The theater awards season begins every year in early May and ends with the Tonys in June, and in between there is a steady stream of receptions, luncheons, cocktail parties, meet-and-greets, award shows and other events. While still performing as much as eight times a week in their shows, the actors show up at these press events, do interviews, smile, act charming, and often completely win you over, as they did last night in the press room at the Drama Desk Awards at Town Hall.

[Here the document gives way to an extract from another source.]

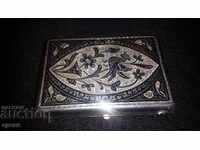 Frumoasă tabacheră rusească din argint cu niello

The Drama Desk Awards - the last big event leading up to the Tonys - was co-hosted Sunday evening by Brooke Shields and Brian d’Arcy James (“Smash”). The awards are given by a group of theater critics, writers and editors to reward excellence in New York theater on Broadway, Off-Broadway and Off-Off Broadway. And for the Broadway actors, the Drama Desk ceremony also gives them a chance to practice their award-winning speeches one last time before they have to do it at the Tonys, live on national television. Not that the Drama Desk Awards invite a tea-leaf reading of what it going to happen at the Tonys. Just as an example, in 1909, “9 to 5,” the Dolly Parton-scored musical based on the film of the same name, received 15 nominations, a record for the Drama Desk, but when the Tonys rolled around, “9 to 5” received only four Tony nominations and didn’t win any.
Judy Kaye told us last night she saw no connection between winning a Drama Desk Award and winning a Tony. She had just won a Drama Desk Award for best featured actress in a musical for “Nice Work If you Can Get It,” her first Drama Desk win she told us. She was sanguine about her chances of winning a Tony Award though. She told us that when she was in “Phantom of the Opera,” “I was nominated for the Drama Desk. I didn’t win it, but I won the Tony,” she said. “I’ve been to this dance, I can’t even tell you how many times.”

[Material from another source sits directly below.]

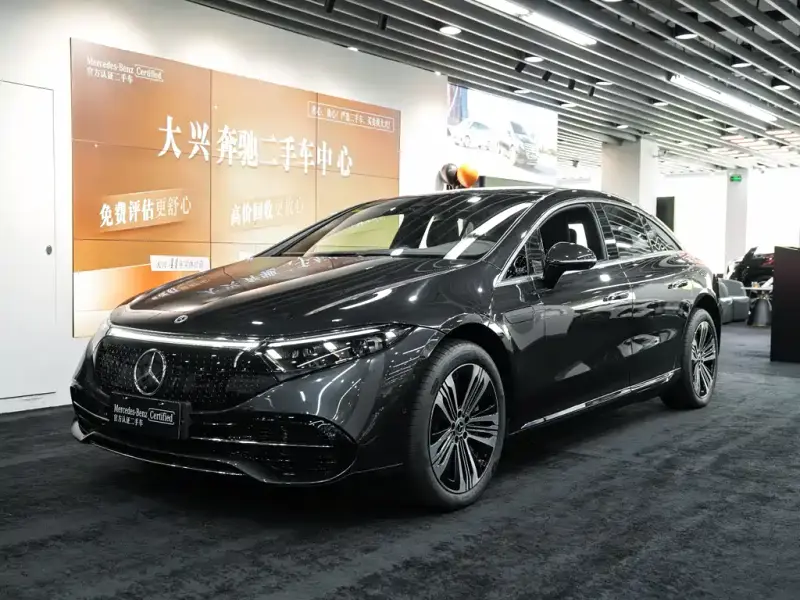 Mercedes-Benz EQS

This year though the Drama Desk may be on the mark when it comes to predicting the big winners on Tony night. The musical “Once,” based on the 2006 feature film about a love affair between a Czech flower seller and an Irish street musician who make music and fall in love in Dublin, lead the Drama Desk Awards with four wins, for best musical, director (John Tiffany), lyrics (Glen Hansard and Marketa Irglova) and orchestrations. The musical has received 11 Tony nominations, more than any other production, and the Drama Desk wins give it extra momentum for the Tonys.
Following with three Drama Desk Awards each, were Arthur Miller’s “Death of a Salesman” (best revival, director, lighting design), “One Man, Two Guvnors,” for best actor (James Corden), featured actor (Tom Edden) and best music in a play, and the Gershwin musical “Nice Work If You Can Get it), for best featured actor and actress (Michael McGrath and Judy Kaye) and outstanding book of a musical for Joe DiPietro.
“Tribes,” Nina Raine’s off-Broadway play was named best play, beating out the Broadway productions of David Henry Hwang’s “Chinglish” and Nicky Silver’s “The Lyons,” along with the off-Broadway production of Lynn Nottage’s critically-acclaimed play, “By the Way, Meet Vera Stark.”
The Irish actor Cillian Murphy received a Drama Desk Award for best solo performance for “Misterman,” beating out Dennis O’Hare, who won an Outer Critics Circle Award in this category.